Date: Monday, May 17, 2004
Time: 11:30 AM
Room: NAC 8/206 (Csc Dept. Conference Room)
Speaker: Michael D. Grossberg
The goal of computational vision is to be able to determine properties of a scene from images. Over the past decade algorithms have been developed that can recover 3D scene structure, determine material properties, recover the lighting of a scene, track objects in motion, and recognize objects such as faces. Our ability to determining scene properties assumes that we can interpret the relationship between the images a camera produces and a scene. This relationship depends on properties of the camera. This talk will present geometric as well as photometric models for cameras. These models make it possible to determine the properties of the camera from images. Insights from these models lead to methods for novel camera design. These models can also be used to describe projectors, since they can be considered dual to cameras. Using these models, a projector-camera system that can control the appearance of objects will be described. The models and systems in this talk have applications in vision, graphics as well as to human-computer interfaces.
Michael D. Grossberg is a Research Scientist with the Columbia Automated Vision Environment (CAVE), at Columbia University.
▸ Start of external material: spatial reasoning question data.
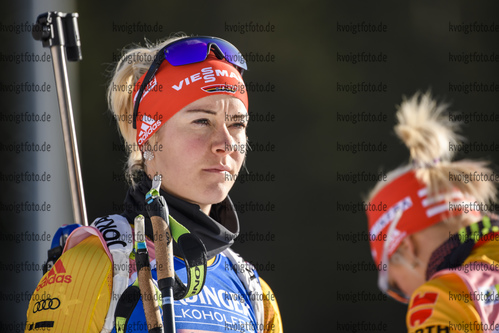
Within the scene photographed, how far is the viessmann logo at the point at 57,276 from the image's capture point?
1.82m

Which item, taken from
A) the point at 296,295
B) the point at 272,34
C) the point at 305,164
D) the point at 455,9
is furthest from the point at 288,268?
the point at 455,9

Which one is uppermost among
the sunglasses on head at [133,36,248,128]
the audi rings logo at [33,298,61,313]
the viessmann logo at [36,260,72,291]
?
the sunglasses on head at [133,36,248,128]

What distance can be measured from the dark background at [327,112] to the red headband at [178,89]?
2.31 m

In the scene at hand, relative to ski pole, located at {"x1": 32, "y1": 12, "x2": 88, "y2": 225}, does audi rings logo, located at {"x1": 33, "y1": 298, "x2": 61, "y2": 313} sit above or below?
below

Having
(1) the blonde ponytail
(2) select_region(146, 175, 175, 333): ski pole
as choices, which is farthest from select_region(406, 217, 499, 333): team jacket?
(2) select_region(146, 175, 175, 333): ski pole

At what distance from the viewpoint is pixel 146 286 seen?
66.7 inches

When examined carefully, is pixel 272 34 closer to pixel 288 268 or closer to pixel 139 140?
pixel 288 268

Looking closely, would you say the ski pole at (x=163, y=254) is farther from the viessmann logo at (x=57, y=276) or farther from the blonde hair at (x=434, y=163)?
the blonde hair at (x=434, y=163)

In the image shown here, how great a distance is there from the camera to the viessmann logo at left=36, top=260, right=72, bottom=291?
1818 millimetres

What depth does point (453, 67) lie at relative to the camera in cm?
495

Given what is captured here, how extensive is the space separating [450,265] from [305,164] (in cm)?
231

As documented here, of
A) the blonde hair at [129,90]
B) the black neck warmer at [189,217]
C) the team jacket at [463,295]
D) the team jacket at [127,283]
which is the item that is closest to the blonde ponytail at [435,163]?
the team jacket at [463,295]

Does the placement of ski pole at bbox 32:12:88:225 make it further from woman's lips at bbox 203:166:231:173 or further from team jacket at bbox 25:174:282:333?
woman's lips at bbox 203:166:231:173

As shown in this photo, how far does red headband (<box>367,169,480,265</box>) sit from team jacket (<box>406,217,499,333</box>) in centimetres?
28
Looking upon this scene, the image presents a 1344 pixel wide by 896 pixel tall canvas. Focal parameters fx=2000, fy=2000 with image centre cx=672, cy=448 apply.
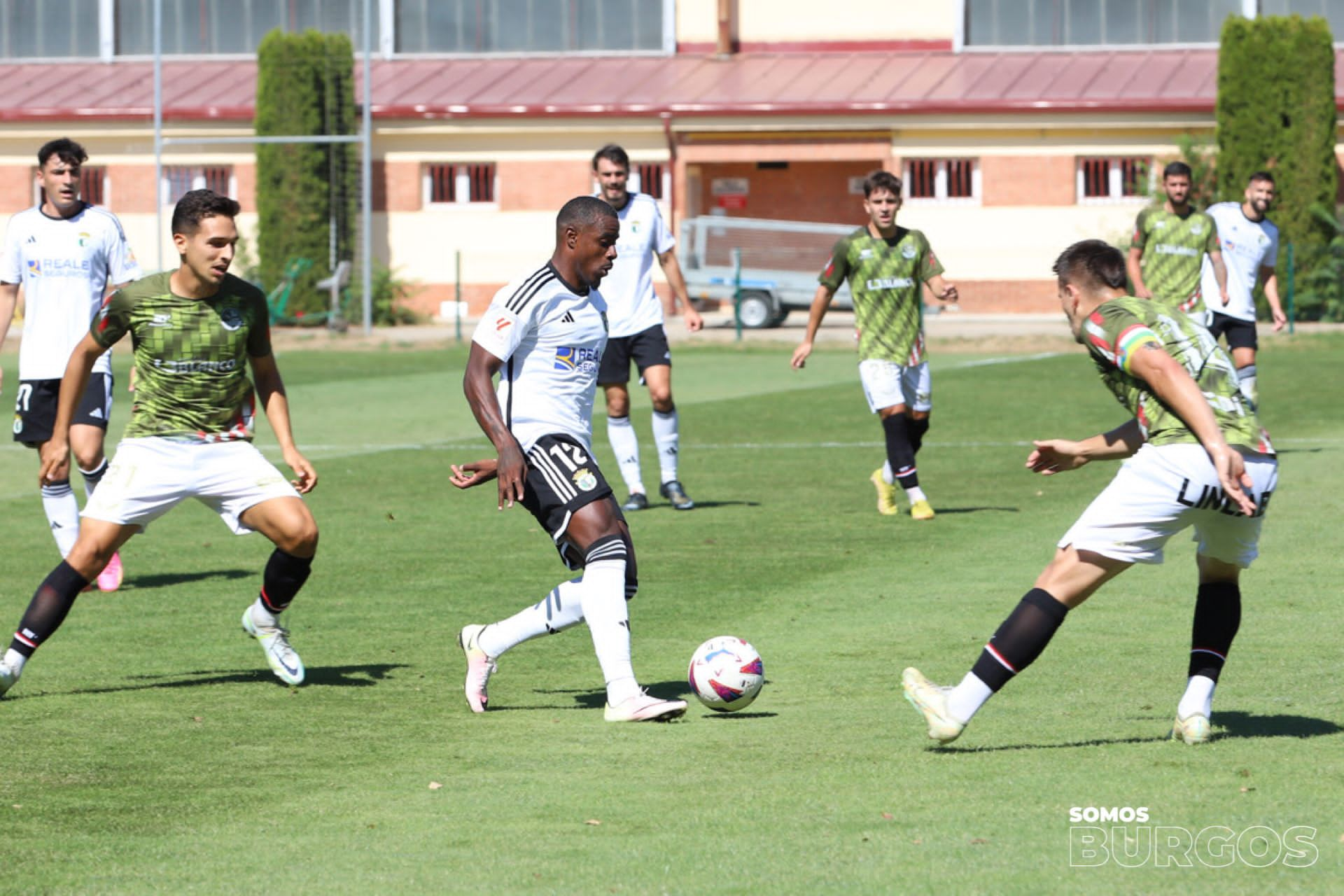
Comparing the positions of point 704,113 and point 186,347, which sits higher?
point 704,113

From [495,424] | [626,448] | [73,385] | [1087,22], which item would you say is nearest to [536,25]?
[1087,22]

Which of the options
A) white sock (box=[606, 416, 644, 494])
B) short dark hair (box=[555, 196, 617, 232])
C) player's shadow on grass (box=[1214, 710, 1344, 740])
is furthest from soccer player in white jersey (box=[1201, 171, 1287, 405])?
short dark hair (box=[555, 196, 617, 232])

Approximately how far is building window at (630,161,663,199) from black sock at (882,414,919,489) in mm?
30766

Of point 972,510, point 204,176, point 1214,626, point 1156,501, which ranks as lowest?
point 972,510

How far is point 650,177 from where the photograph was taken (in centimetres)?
4406

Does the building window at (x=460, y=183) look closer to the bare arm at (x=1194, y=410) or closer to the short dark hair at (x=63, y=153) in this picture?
the short dark hair at (x=63, y=153)

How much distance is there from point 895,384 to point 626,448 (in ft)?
6.33

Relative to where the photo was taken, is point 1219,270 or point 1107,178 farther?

He received his PhD in Mathematics from the Massachusetts Institute of Technology in 1991. His research in computer vision has included topics in the geometric and photometric modeling of cameras, and analyzing features for indexing. Dr. Grossberg was a Lecturer in the Computer Science Department at Columbia University. He was also a Ritt Assistant Professor of Mathematics at Columbia University. He has held postdoctoral fellowships at the Max Plank Institute for Mathematics in Bonn, and Hebrew University in Jerusalem. He has authored and coauthored papers that have appeared in ICCV, ECCV, CVPR. He has filed several U.S. and international patents for inventions related to computer vision.